Power (Vy) vs. Thrust (Vx)
Now let’s consider 2 key airspeeds: Vx and Vy. Every pilot knows Vx is the airspeed that gives greatest angle of climb. If you need to clear trees on the takeoff roll, fly at Vx. Vy is the airspeed that gives the greatest rate of climb. If you want to climb to 10,000 feet as quickly as possible, fly at Vy. The difference between Vx and Vy is thrust vs. power. That is, Vx is the speed of maximum excess thrust, and Vy is the speed of maximum excess power. Here, excess means, above the amount needed to sustain level flight. Some facts about Vx and Vy:
At sea level, Vx is slower than Vy.
As you climb, Vx increases and Vy decreases (as indicated airspeed).
Vx and Vy are equal (as indicated airspeed) at the airplane’s ceiling.
One way to think about this: every climb has an angle and a rate of altitude gain. The angle is determined by excess thrust beyond what is needed for level flight. The rate of altitude gain is determined by excess power beyond what is needed for level flight. So, max excess thrust gives the biggest angle and max excess power gives the highest rate.
Recall the drag vs speed curve of an airplane in flight. Induced drag is high at low speeds, low at high speeds. Parasitic drag is the opposite. The speed having least total drag is the point where they are equal. This is usually much slower than you would normally fly. In my 172, it’s about 60 knots. This is also the speed at which you can glide the longest distance: called Vldmax. Now, knowing that Vx is the speed at which you have the most excess thrust, and drag is what saps your thrust, you might expect Vx to equal the speed of minimum drag. It’s close to that, but always slower. Why? Because your engine makes more thrust at lower speeds, and the relationship is linear. As you slow down just a bit from Vldmax, total drag increases less than linearly, while thrust increases linearly. This means thrust increases more than drag, giving you more excess thrust.
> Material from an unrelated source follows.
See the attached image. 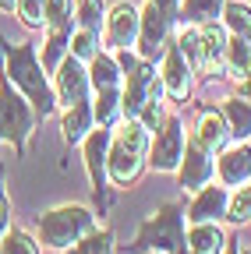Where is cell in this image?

Now consider Vy, the speed where you have the most excess power. This is more complex than Vx because it depends on efficiency. First let’s derive the airspeed of minimum power. It is always slower than the airspeed of minimum drag. Let’s start from that speed – Vldmax – and find out why. Suppose it takes power P to fly at Vldmax. How much power would it take to fly just a bit slower? Flying slower, the drag increases a little – but less than linear – so our speed dropped more than our drag increased. Drag = Thrust and Power is Thrust * Speed, and we just saw that speed decreased more than thrust increased, which means their product, power, is smaller. Thus the airspeed requiring minimum power is slower than the airspeed of minimum drag. However, if we continue slowing down, drag will soon increase rapidly requiring more power – not less!
Here is where propeller efficiency enters the picture. If power output is constant, then the speed of maximum excess power is equal to the speed of minimum power required for flight. That would be slower than Vldmax, yet we know Vy is higher than Vldmax! But in reality, power output is not constant because engine power output and propeller efficiency are not constant. Let’s take these separately.
Engine power output: as you speed up from Vldmax, engine power output increases. That is: higher airspeed reduces the angle of attack of the propeller blades. This enables the engine to rev higher at the same throttle setting, which means the same torque at higher RPM, which is more power.
Prop efficiency: at Vldmax, you have poor propeller efficiency. If you speed up, your propeller becomes more efficient.
As you speed up from Vldmax these two factors combine: engine power and propeller efficiency both increase.